◆ 练习说明
在下面的数据中找出所有含有字符串“hillside”的行，并将这些行原样抄出。匹配时区分大小写。

----- 数据集记录

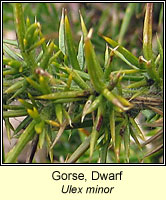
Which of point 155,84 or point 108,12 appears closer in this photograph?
point 155,84

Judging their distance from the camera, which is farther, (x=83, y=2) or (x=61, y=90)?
(x=83, y=2)

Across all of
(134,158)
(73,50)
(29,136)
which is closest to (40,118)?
(29,136)

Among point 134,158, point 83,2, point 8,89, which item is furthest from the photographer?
point 83,2

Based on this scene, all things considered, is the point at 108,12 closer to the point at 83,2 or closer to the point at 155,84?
the point at 83,2

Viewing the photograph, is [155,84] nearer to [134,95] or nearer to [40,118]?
[134,95]

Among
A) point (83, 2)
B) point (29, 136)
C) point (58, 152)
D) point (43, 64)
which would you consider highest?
point (83, 2)

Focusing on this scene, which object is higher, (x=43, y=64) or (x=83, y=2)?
(x=83, y=2)

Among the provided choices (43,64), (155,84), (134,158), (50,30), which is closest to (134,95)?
(155,84)

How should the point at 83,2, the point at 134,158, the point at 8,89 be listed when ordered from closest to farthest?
the point at 8,89, the point at 134,158, the point at 83,2

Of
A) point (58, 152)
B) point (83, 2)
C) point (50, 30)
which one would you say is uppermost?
point (83, 2)
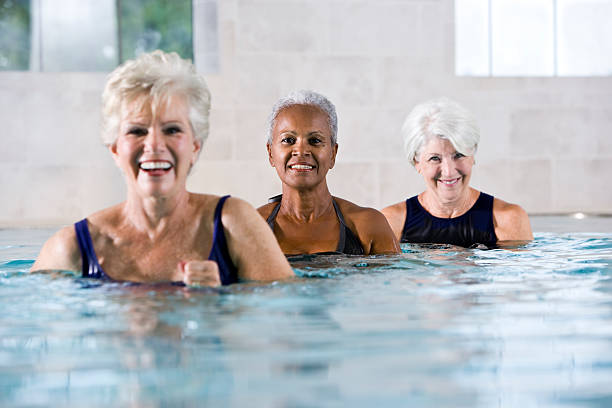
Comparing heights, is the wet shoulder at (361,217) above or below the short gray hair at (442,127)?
below

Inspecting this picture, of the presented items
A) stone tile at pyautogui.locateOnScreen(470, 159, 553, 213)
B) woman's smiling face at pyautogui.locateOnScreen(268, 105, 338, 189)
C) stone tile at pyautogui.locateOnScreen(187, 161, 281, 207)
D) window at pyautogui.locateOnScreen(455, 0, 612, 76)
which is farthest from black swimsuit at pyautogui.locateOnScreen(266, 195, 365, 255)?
window at pyautogui.locateOnScreen(455, 0, 612, 76)

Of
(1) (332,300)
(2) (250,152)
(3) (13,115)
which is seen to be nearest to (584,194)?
(2) (250,152)

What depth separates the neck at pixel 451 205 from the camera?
15.6 ft

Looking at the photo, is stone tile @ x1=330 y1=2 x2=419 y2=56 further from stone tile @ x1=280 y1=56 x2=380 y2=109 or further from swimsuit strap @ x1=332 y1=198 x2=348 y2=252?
swimsuit strap @ x1=332 y1=198 x2=348 y2=252

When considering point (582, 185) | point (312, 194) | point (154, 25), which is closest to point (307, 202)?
point (312, 194)

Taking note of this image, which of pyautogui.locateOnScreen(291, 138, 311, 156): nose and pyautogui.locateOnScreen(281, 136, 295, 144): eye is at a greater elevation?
pyautogui.locateOnScreen(281, 136, 295, 144): eye

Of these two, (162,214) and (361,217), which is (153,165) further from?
(361,217)

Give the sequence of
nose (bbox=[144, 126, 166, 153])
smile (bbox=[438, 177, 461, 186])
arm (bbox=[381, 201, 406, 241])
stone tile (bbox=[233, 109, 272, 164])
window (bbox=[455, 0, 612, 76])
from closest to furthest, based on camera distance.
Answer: nose (bbox=[144, 126, 166, 153])
smile (bbox=[438, 177, 461, 186])
arm (bbox=[381, 201, 406, 241])
stone tile (bbox=[233, 109, 272, 164])
window (bbox=[455, 0, 612, 76])

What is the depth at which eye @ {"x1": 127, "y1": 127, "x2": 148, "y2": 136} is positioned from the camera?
275cm

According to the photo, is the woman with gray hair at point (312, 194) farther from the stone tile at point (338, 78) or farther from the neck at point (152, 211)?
the stone tile at point (338, 78)

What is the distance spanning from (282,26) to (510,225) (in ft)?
15.9

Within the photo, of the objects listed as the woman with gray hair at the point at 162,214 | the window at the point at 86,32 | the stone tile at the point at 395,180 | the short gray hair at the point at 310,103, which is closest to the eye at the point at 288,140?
the short gray hair at the point at 310,103

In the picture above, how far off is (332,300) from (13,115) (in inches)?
264

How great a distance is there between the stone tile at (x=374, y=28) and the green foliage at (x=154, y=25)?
5.31ft
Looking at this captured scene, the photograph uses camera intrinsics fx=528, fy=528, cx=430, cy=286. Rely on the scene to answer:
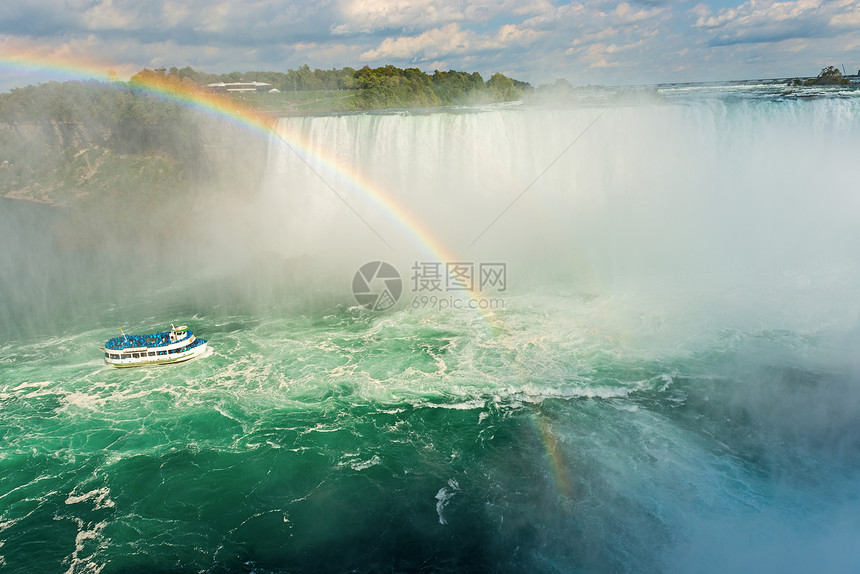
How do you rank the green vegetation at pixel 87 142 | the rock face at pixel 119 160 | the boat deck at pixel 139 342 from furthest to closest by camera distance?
the green vegetation at pixel 87 142
the rock face at pixel 119 160
the boat deck at pixel 139 342

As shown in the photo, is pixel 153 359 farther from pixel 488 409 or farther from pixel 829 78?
pixel 829 78

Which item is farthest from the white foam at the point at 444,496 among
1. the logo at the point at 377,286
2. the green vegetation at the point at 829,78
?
the green vegetation at the point at 829,78

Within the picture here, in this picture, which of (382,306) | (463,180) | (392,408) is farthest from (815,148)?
(392,408)

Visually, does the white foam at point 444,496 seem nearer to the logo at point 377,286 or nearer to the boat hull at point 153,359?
the boat hull at point 153,359

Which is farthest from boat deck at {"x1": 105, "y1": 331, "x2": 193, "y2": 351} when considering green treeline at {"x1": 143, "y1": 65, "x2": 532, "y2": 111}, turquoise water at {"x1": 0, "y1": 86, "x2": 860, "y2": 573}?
green treeline at {"x1": 143, "y1": 65, "x2": 532, "y2": 111}

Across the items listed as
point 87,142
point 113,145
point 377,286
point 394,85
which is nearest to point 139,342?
point 377,286
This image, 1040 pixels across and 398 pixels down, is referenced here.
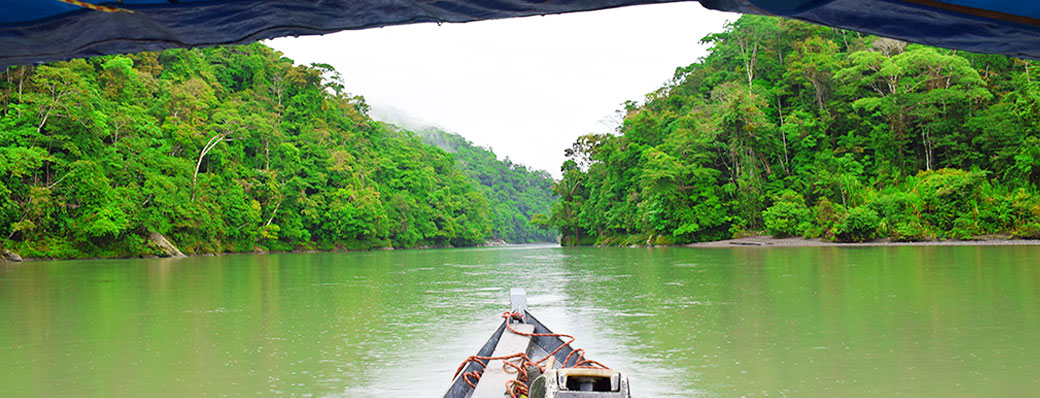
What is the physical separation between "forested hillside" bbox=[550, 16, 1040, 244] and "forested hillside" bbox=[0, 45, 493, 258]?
15.7 m

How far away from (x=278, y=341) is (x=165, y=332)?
111 cm

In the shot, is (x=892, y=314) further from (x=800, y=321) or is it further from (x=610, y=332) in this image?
(x=610, y=332)

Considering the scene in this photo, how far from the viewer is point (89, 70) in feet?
73.1

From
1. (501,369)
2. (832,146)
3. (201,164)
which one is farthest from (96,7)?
(201,164)

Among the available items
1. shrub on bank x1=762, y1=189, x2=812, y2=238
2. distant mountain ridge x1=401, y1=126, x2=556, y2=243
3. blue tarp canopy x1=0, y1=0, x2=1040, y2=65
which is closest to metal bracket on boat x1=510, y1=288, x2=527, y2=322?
blue tarp canopy x1=0, y1=0, x2=1040, y2=65

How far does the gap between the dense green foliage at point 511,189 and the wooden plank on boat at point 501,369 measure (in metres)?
65.4

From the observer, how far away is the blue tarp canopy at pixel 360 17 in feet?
6.29

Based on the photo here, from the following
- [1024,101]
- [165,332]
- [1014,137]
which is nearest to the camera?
[165,332]

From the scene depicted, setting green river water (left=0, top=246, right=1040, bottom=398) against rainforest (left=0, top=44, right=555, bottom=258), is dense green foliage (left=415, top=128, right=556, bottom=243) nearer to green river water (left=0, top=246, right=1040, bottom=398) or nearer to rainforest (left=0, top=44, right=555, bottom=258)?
rainforest (left=0, top=44, right=555, bottom=258)

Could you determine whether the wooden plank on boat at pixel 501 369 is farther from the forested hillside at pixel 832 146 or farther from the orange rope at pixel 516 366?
the forested hillside at pixel 832 146

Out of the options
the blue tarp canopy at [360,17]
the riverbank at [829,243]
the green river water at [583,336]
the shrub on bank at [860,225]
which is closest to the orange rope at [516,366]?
the green river water at [583,336]

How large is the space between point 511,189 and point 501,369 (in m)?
83.1

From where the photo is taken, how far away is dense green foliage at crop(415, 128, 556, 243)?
77.0 meters

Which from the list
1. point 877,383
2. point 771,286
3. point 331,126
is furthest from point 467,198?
point 877,383
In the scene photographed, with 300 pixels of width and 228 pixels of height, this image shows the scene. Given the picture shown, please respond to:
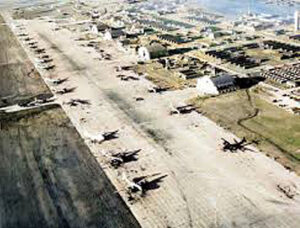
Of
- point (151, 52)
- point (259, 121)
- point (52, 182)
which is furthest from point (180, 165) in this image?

----------

◆ 例题解答
What is the physical separation between "forested hillside" bbox=[550, 16, 1040, 244] and "forested hillside" bbox=[0, 45, 493, 258]?
Could you determine whether the wooden plank on boat at pixel 501 369 is farther from the forested hillside at pixel 832 146 or farther from the orange rope at pixel 516 366?
the forested hillside at pixel 832 146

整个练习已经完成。